Lokondo qualifie l’arrêt de la Cour constitutionnelle de «honte pour la République»

0
261

Saisie trois semaines après la promulgation par le chef de l’Etat de la loi électorale révisée, soit le 15 janvier 2018, pour le dépôt de la première requête en inconstitutionnalité, c’est le vendredi 30 mars que la Cour constitutionnelle a dû rendre son arrêt. Celui-ci a posé
pas mal de problèmes pour pouvoir s’imposer comme décision judiciaire.

Car, il était difficile de trancher sur le vote des 8 membres du bureau qui était égalitaire, soit 4 pour et 4 contre. Il a fallu le vote du président pour trancher.
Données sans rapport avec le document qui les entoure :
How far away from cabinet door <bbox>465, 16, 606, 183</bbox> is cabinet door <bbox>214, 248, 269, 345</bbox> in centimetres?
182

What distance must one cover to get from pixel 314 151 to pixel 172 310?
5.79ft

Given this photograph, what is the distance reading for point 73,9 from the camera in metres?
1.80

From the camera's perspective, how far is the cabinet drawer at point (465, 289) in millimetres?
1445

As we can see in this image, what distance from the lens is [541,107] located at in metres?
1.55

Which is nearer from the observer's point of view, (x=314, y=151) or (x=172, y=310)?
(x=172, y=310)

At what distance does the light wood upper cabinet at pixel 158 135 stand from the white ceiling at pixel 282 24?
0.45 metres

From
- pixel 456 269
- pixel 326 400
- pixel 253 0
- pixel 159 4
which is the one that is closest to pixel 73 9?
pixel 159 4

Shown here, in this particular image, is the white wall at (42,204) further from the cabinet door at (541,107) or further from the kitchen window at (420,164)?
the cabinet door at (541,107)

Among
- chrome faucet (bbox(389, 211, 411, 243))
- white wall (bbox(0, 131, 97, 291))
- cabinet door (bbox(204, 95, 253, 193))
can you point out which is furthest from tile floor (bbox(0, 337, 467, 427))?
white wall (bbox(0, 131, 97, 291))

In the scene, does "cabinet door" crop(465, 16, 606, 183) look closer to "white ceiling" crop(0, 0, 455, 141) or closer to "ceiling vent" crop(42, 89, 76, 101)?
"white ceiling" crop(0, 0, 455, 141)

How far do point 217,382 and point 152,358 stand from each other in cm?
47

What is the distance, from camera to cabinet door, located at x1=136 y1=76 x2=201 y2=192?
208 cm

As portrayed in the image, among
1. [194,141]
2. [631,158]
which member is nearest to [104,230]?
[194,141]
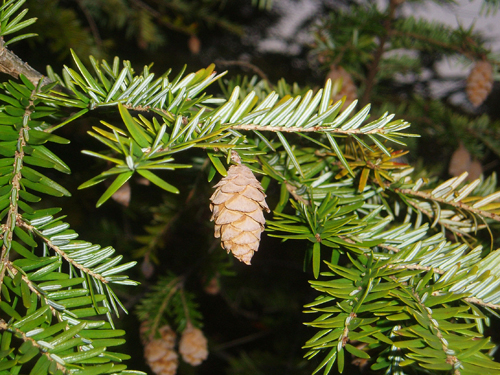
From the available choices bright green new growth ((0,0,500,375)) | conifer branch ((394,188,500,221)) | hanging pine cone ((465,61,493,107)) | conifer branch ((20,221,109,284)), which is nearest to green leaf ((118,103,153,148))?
bright green new growth ((0,0,500,375))

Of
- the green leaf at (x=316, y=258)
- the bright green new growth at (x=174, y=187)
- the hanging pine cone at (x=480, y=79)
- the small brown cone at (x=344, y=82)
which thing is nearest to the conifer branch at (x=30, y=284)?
the bright green new growth at (x=174, y=187)

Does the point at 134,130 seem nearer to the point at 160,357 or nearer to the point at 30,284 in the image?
the point at 30,284

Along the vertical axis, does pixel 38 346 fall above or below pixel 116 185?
below

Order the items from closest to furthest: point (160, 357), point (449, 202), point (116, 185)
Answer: point (116, 185) < point (449, 202) < point (160, 357)

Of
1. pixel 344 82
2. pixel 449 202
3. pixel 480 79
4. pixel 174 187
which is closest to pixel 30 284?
pixel 174 187

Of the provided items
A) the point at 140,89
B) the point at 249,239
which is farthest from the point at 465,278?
the point at 140,89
Sans surprise, le président de la haute cour a choisi le camp du rejet de la requête e inconstitutionnalité de la nouvelle loi électorale.
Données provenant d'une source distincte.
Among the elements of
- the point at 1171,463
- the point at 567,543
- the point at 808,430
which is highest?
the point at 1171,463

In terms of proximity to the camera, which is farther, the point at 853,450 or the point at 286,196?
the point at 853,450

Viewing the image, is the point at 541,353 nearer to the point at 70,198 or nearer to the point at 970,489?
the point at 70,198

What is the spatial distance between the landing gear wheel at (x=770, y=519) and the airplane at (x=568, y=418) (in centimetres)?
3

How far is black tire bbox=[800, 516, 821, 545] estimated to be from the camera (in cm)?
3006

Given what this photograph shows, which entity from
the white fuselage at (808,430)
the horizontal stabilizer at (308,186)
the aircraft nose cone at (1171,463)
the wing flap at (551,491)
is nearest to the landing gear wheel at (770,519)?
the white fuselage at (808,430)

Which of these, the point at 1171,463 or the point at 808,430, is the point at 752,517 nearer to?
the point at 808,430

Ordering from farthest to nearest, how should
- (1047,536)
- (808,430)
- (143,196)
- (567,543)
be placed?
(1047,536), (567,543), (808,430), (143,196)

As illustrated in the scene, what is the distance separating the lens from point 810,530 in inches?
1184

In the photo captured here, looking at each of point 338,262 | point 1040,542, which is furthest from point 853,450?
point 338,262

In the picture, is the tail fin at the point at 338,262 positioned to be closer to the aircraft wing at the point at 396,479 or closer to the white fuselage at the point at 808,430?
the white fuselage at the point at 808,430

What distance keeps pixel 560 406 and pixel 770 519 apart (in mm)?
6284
Comme il fallait s’y attendre, ce vote prépondérant du président de
la Cour constitutionnelle a suscité des réactions aussi bien dans le
camp de ceux qui avaient saisi la cour que dans la sphère politique et
les organisations de la société civile.
Parmi les contestataires ou ceux qui dénoncent la position prise par
le président de la haute cour figure Henri Thomas Lokondo Yoka,
l’initiateur de la requête déposée le 15 janvier 2018 par un groupe de
députés nationaux et sénateurs.
Pour l’élu de Mbandaka, l’arrêt rendu par la Cour constitutionnelle
est une tricherie, une honte pour le pays, « c’est une tricherie,
c’est une honte pour la république », s’est-il exclamé.
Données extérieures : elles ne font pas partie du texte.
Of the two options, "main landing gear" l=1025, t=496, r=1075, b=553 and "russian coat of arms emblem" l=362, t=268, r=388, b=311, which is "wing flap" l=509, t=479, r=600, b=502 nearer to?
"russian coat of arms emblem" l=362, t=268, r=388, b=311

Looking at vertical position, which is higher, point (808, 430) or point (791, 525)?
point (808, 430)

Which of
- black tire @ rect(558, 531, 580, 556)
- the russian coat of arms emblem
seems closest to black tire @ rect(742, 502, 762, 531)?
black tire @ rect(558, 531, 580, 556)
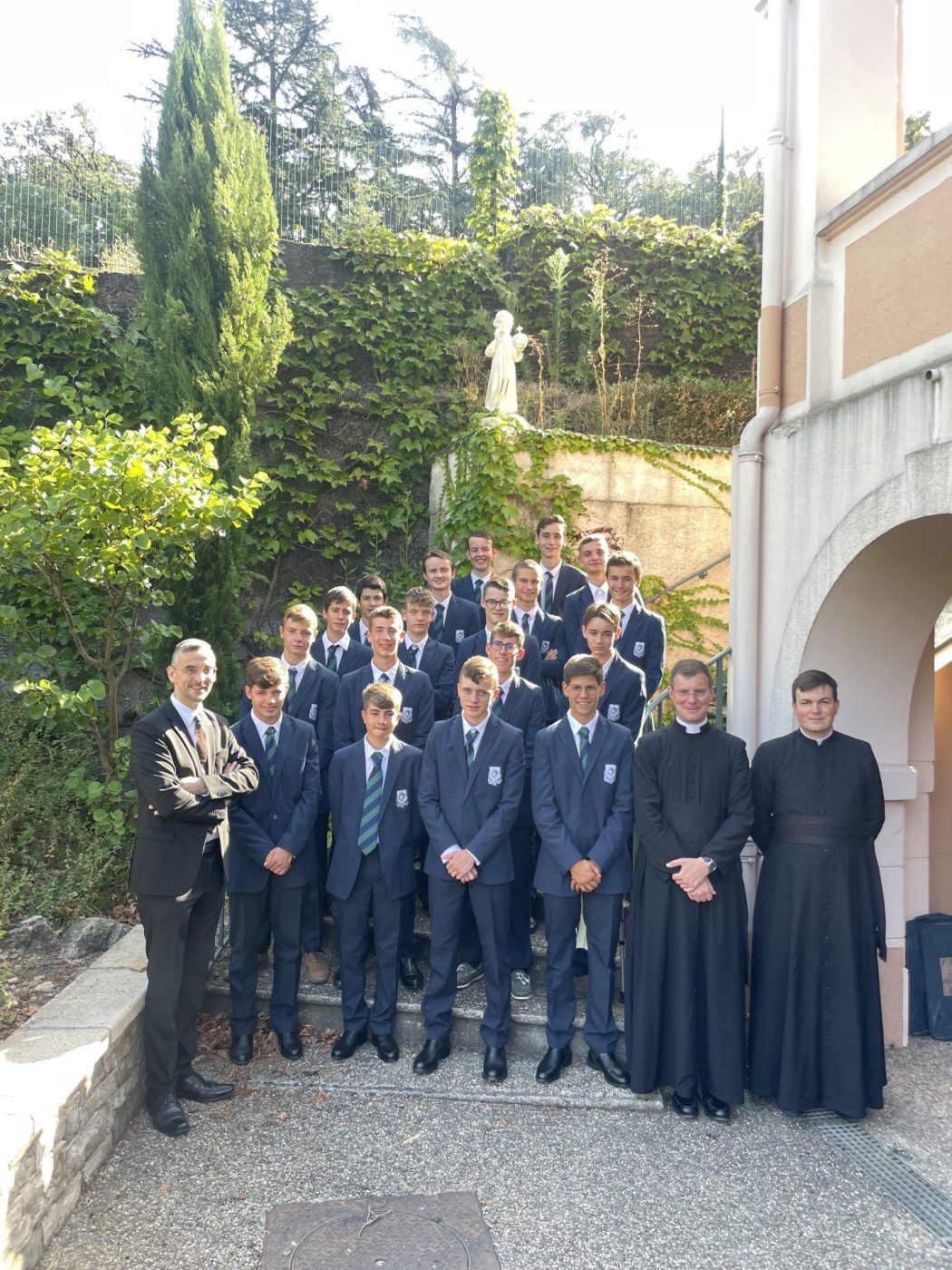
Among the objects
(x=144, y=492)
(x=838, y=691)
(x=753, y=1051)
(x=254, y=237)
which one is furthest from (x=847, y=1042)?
(x=254, y=237)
Toutefois, il se réjouit d’avoir gagné malgré les manœuvres de
certains membres de la haute cour pour contourner la vérité. « En
dépit de toutes les manœuvres politiques qui ont émaillé la procédure,
nous avons gagné politiquement car sur les huit juges présents qui ont
voté l’arrêt, il y a eu quatre voix dissidentes. La voix du président
étant prépondérante, l’arrêt est difficilement passé. Ce vote ex aequo
neutralise politiquement la loi sur le plan de l’opinion tant
nationale qu’internationale … De ce fait, la Cour constitutionnelle,
sans le savoir, s’est démonétisée ».
On rappelle que le député national Henri Thomas Lokondo avait saisi
le 15 janvier 2018 la Cour constitutionnelle, avec un groupe de
députés et sénateurs, pour qu’elle déclare inconstitutionnalité la
nouvelle loi électorale révisée. Et après son groupe, trois autres
avaient agi dans le même sens. Mais voilà. C’est seulement le vendredi
30 mars 2018 que la haute cour a rendu son arrêt.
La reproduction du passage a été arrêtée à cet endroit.